Il Re è nudo, il pallone sgonfio e la base digitale degli spettatori e dei tifosi inorriditi segna una vittoria di Pirro.

La vera battaglia per salvare quanto di buono c’è ancora in questo mondo, parafrasando il dialogo fra Frodo e Samvise Gamgee nel Signore degli Anelli, deve ancora cominciare e vale la pena di combatterla, certo.

Provando, però, a non farsi guidare dal fariseismo di chi ha lucrato fino a ieri sulle storture del sistema e oggi lucida la lama della ghigliottina.

You’ll never walk alone, guys, ma fino a un certo punto.

Anche gli Dei si scansano

Il miglior calciatore del mondo, uno che guadagna 3582 euro l’ora, 85.968 euro al giorno, 2,58 milioni di euro al mese e 31 milioni di euro l’anno, si scansa sul calcio di punizione, salta e da le spalle all’avversario che calcia, per evitare di prendere una pallonata in faccia.

È uno scherzo?
No, è la firma sul peggior affare del secolo: Ronaldo si sarebbe ripagato solo andando avanti, molto avanti, in Champions per due anni.

E sono state due eliminazioni agli Ottavi.
Per la Juve è una debacle che va ben oltre l’ennesima delusione europea: il portoghese era l’ideale ciliegina sulla torta di una Società stufa di vincere e stravincere solo in Italia e desiderosa di fare quel passettino verso la consacrazione continentale, l’investimento che si ripaga da solo, perché nessuno poteva immaginare quello che è accaduto.

Meglio, molto meglio in Europa la Juve pre-Ronaldo, senza la divinità dai muscoli scolpiti ma più squadra, più collettivo, più Juve.

Ronaldo si scansa e si scansa la Juve, lasciando spazio a un Porto per nulla trascendentale, ma solido e voglioso, nei 180 minuti superiore ai bianconeri.

Orfani di Cristiano. Spiazzati da Cristiano. Oltre Cristiano, con un danno anche economico difficilmente quantificabile.

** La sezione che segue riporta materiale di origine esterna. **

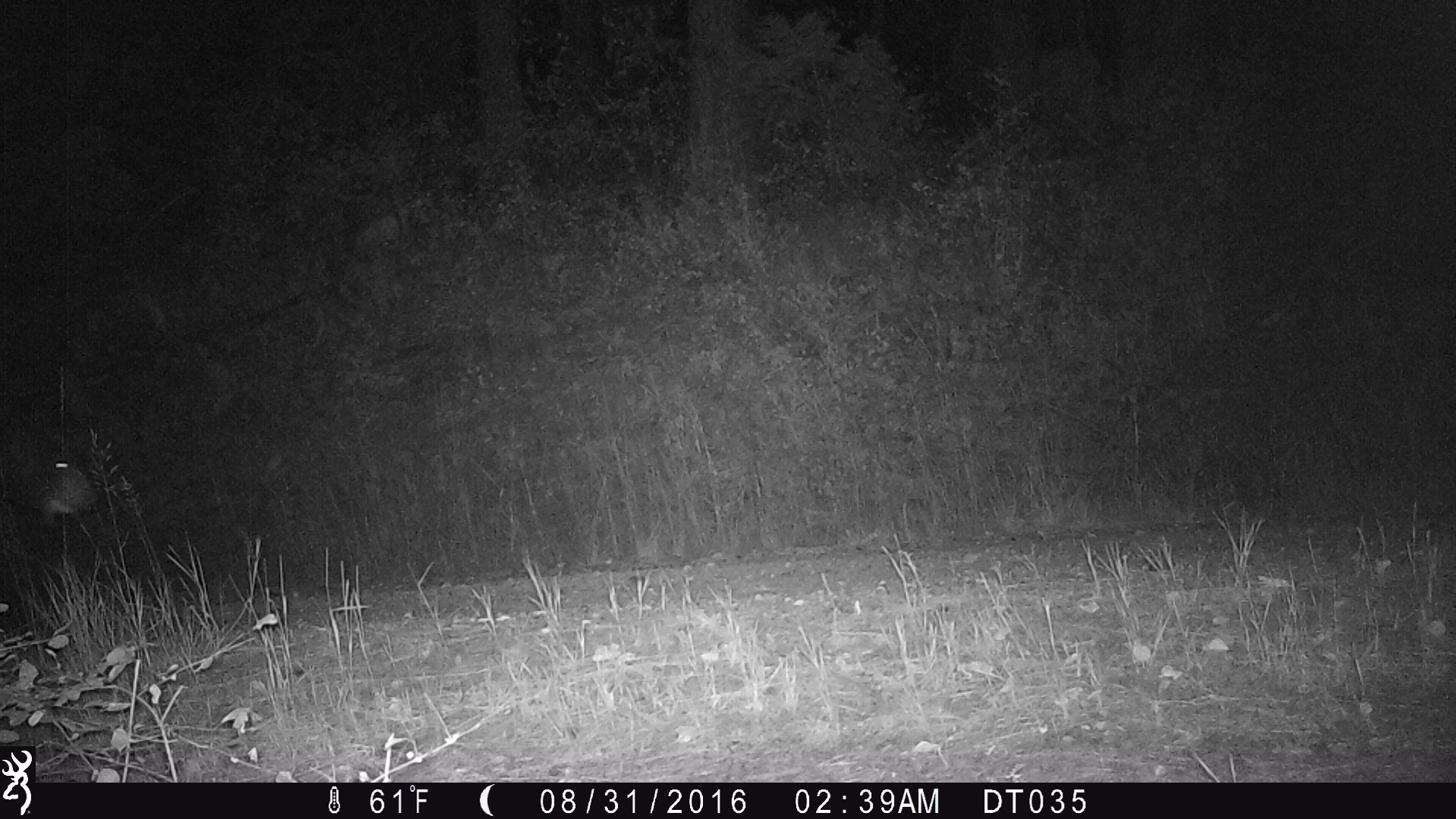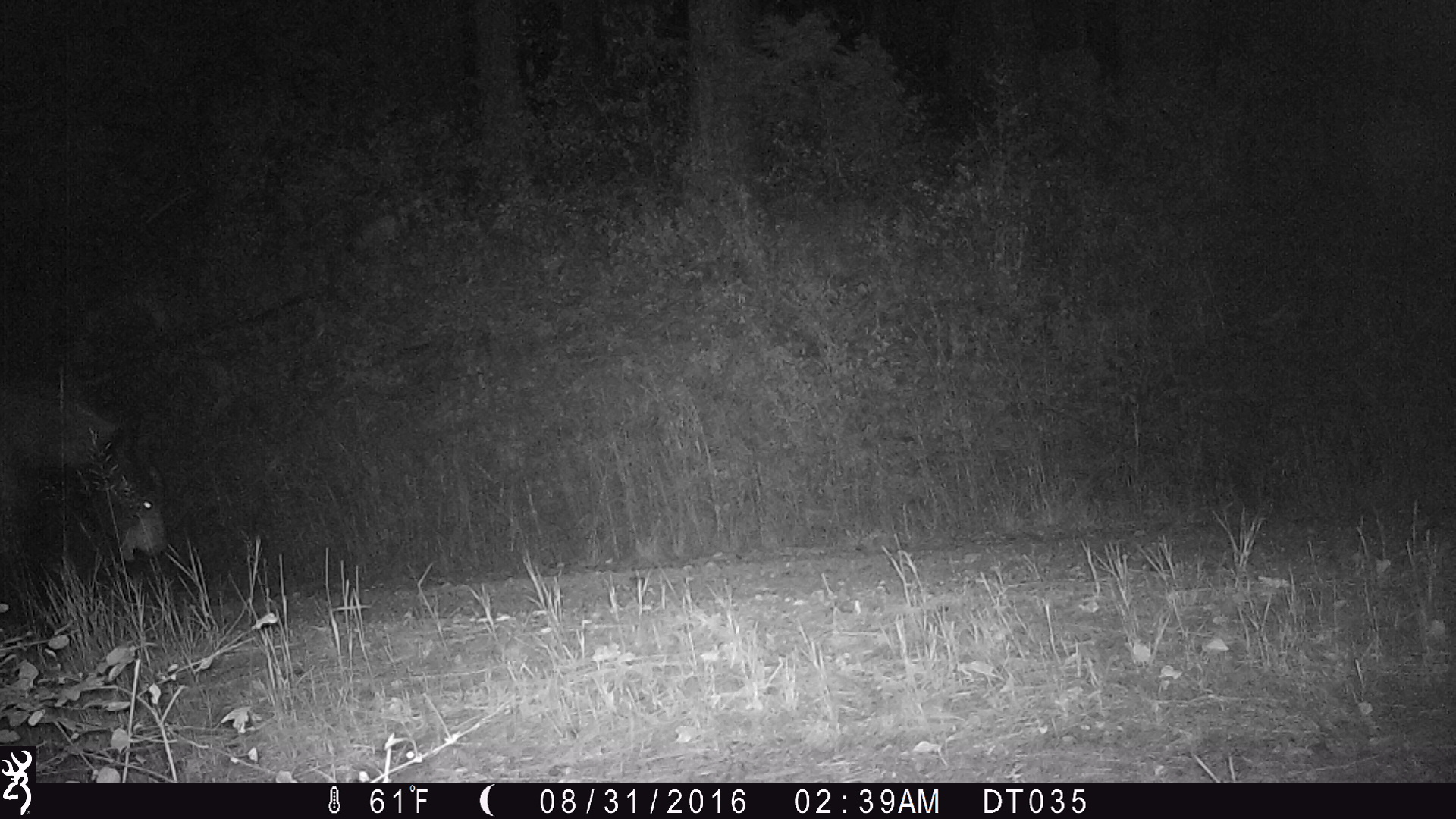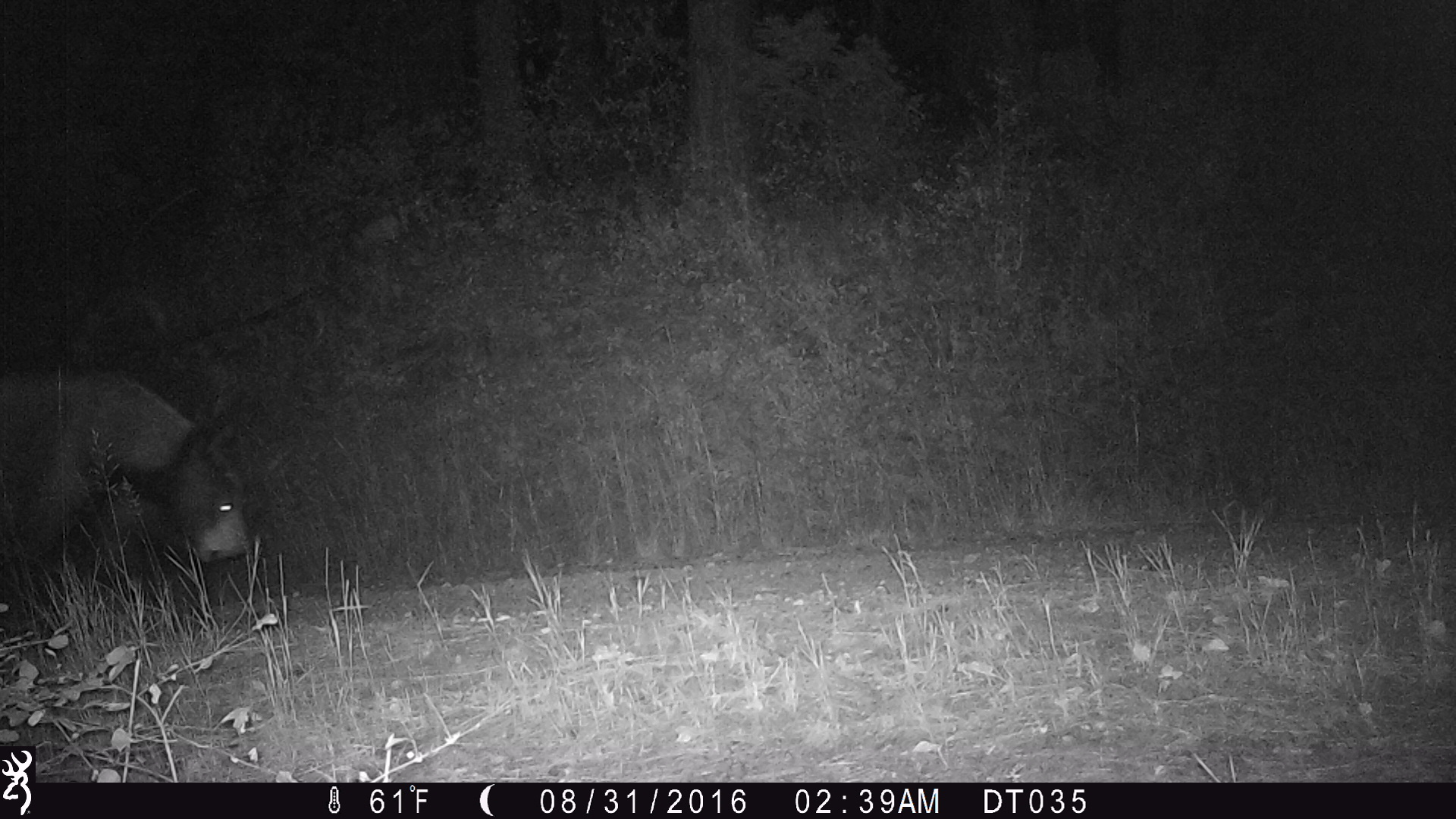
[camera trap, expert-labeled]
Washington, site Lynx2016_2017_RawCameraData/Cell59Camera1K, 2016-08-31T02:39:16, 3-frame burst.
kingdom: Animalia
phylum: Chordata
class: Mammalia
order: Carnivora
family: Ursidae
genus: Ursus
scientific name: Ursus americanus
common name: american black bear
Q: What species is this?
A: Ursus americanus (american black bear).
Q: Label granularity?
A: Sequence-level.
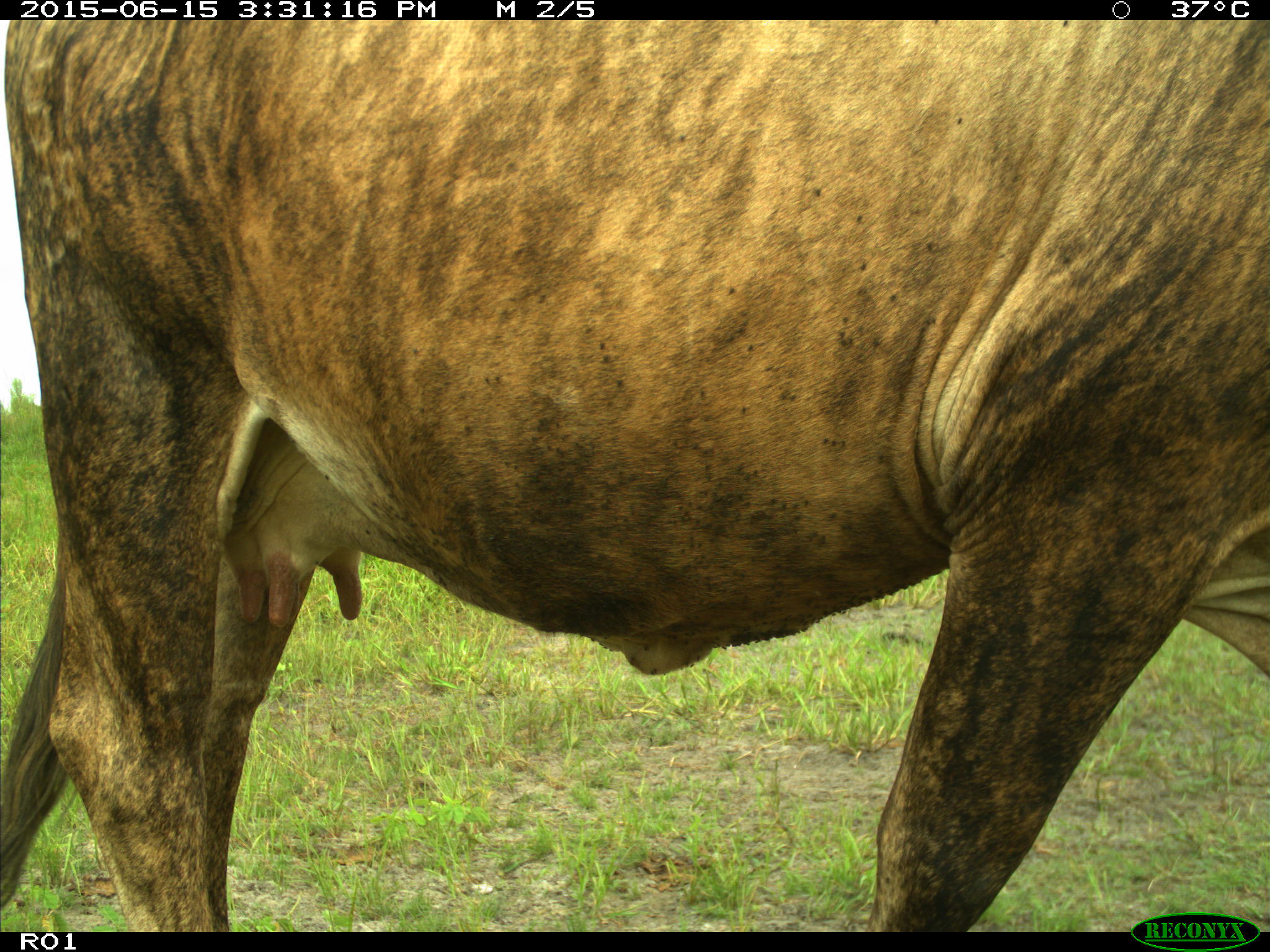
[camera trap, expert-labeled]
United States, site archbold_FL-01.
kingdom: Animalia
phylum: Chordata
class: Mammalia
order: Artiodactyla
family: Bovidae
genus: Bos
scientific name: Bos taurus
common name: domestic cow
Bos taurus (domestic cow).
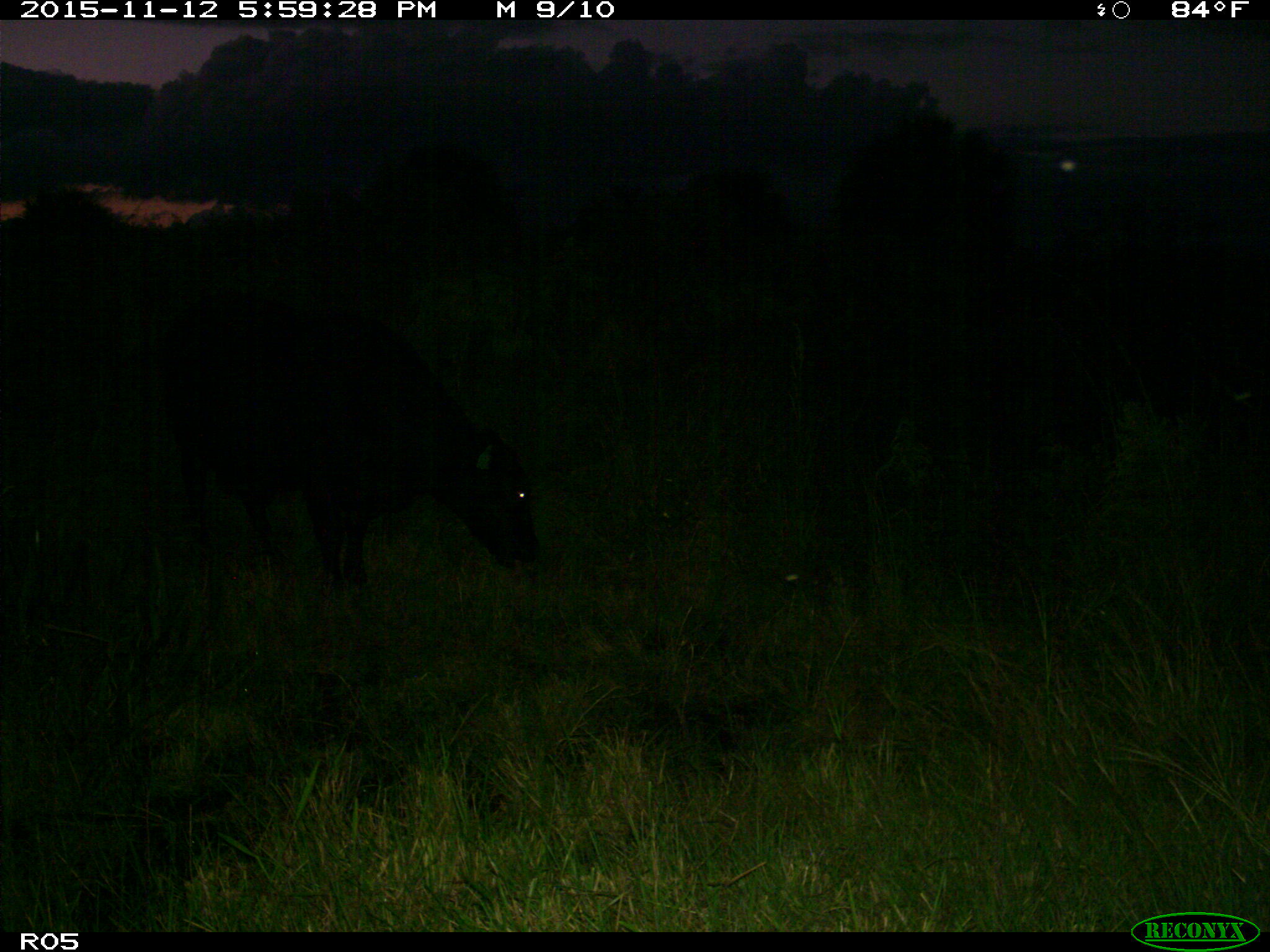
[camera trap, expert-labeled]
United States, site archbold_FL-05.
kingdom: Animalia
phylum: Chordata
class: Mammalia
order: Artiodactyla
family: Bovidae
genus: Bos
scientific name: Bos taurus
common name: domestic cow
Bos taurus (domestic cow).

La maledizione della vecchia Coppa dei Campioni resta incollata alle maglie bianconere anche nell’era Champions, con l’affare Ronaldo, in negativo, a renderla ancora più inarrivabile.

Il migliore di tutti non fa la differenza fuori dall’Allianz Stadium (e dintorni), per cui non serve a nulla, e fa specie dirlo guardando alle cifre del suo ingaggio e alla montagna di denaro sulla quale è assiso.

Adesso alla Juve tocca cambiare, ricominciare, reinventare.

Senza Ronaldo?

È probabile, magari rincorrendo i petroldollari degli Emiri per evitare il tracollo economico e mettere un po’ di fieno in cascina.

Foto di rito con la nuova maglia, da lanciare lontana per mettere in mostra la “tartaruga”, qualche zero su un contratto fuori scala e il Circo riparte.

Anche senza la maglia bianconera e senza la necessità di ripararsi la faccia in barriera su calcio di punizione.

A quelle latitudini non ce ne sarà bisogno, la Champions non si gioca.